Deshalb haben die Liberalen jetzt einen Antrag für die nächste Schulausschuss-Sitzung gestellt, in dem die Verwaltung aufgefordert wird zu prüfen, ob ein solches Projekt die Zustimmung bei den Eltern, Schülern und den Lehrkräften findet. Ferner ist die Unterstützung durch Sunderner Unternehmen, Banken und Notebook-Herstellern zur Finanzierung dieses Projektes anzustreben. Dem Schulträger kommt nach Vorstellung der Liberalen in diesem Projekt die Aufgabe zu, eine leistungsfähige IT-Infrastruktur bereitzustellen. Zwar hat die Sunderner FDP die Forderung nach Errichtung von Notebook-Klassen schon bei den Haushaltsberatungen 2006 aufgestellt, die Idee wurde aber zunächst nicht weiter verfolgt.

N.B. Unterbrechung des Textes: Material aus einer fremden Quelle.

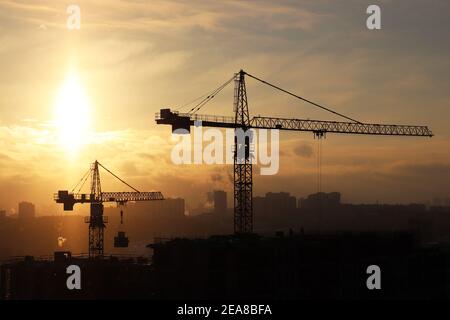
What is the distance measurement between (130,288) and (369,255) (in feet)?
101

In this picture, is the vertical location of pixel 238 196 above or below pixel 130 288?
above

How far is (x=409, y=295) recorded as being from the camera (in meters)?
90.1

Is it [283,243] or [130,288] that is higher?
[283,243]

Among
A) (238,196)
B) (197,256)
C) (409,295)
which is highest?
(238,196)

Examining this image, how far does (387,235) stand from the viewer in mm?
97188

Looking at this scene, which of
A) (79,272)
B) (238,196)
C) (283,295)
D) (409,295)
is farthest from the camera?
(238,196)
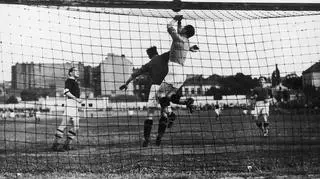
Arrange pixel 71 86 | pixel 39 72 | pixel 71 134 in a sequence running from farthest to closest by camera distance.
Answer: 1. pixel 39 72
2. pixel 71 86
3. pixel 71 134

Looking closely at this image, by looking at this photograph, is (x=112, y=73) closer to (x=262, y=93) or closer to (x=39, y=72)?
(x=39, y=72)

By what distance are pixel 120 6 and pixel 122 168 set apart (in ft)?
9.04

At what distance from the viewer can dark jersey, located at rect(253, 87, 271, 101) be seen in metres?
14.4

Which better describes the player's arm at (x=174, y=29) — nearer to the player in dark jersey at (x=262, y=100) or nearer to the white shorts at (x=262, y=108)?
the player in dark jersey at (x=262, y=100)

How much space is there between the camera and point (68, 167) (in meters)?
6.68

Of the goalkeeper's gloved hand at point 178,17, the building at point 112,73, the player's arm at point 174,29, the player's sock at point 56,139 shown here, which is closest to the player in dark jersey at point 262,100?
the building at point 112,73

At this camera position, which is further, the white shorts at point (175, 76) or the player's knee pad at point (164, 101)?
the player's knee pad at point (164, 101)

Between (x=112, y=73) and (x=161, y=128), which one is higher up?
(x=112, y=73)

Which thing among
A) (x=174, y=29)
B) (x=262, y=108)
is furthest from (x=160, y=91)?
(x=262, y=108)

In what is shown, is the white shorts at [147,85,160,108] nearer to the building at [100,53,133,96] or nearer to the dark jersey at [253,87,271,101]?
the building at [100,53,133,96]

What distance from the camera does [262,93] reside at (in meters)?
14.5

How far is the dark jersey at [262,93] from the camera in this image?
14.4 meters

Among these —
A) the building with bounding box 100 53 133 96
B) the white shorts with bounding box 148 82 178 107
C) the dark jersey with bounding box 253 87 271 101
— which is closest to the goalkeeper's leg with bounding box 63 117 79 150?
the building with bounding box 100 53 133 96

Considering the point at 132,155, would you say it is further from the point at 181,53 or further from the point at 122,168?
the point at 181,53
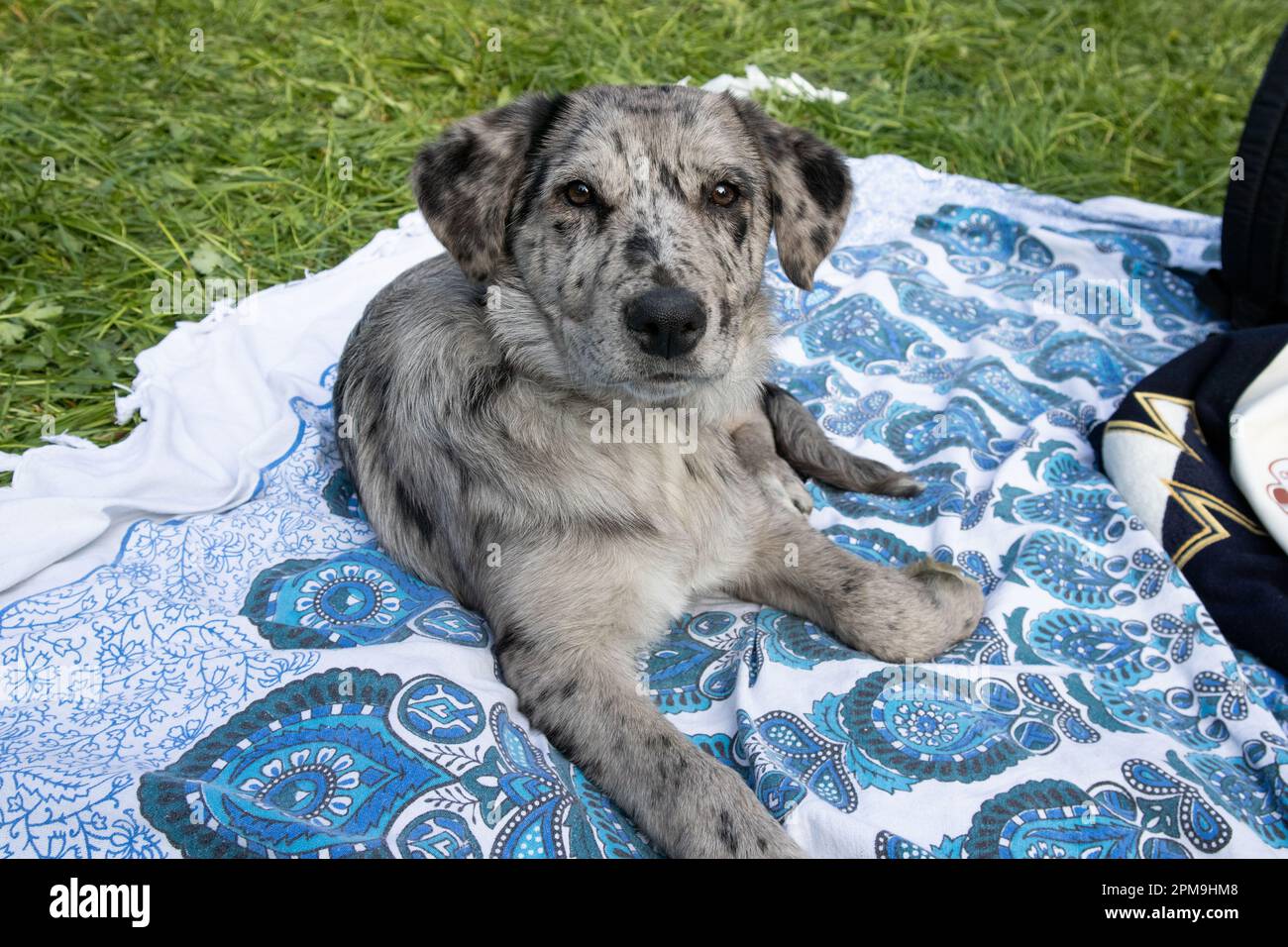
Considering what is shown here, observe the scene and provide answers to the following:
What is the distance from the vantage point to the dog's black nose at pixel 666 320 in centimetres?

"Wir wollen jetzt einen neuen Anlauf starten und eine zentrale Zukunftsinvestition anregen", meint Fraktionsvorsitzender Hans-Werner Ehrenberg. "Inzwischen liegen Praxisbeispiele vor, aus denen Anregungen für das eigene Projekt gewonnen werden können." Insbesondere verwies Ehrenberg auf die Stadt Unna, wo es bereits 33 Notebook-Klassen gibt. Dort werden in den Schulen über 2500 Notebooks eingesetzt.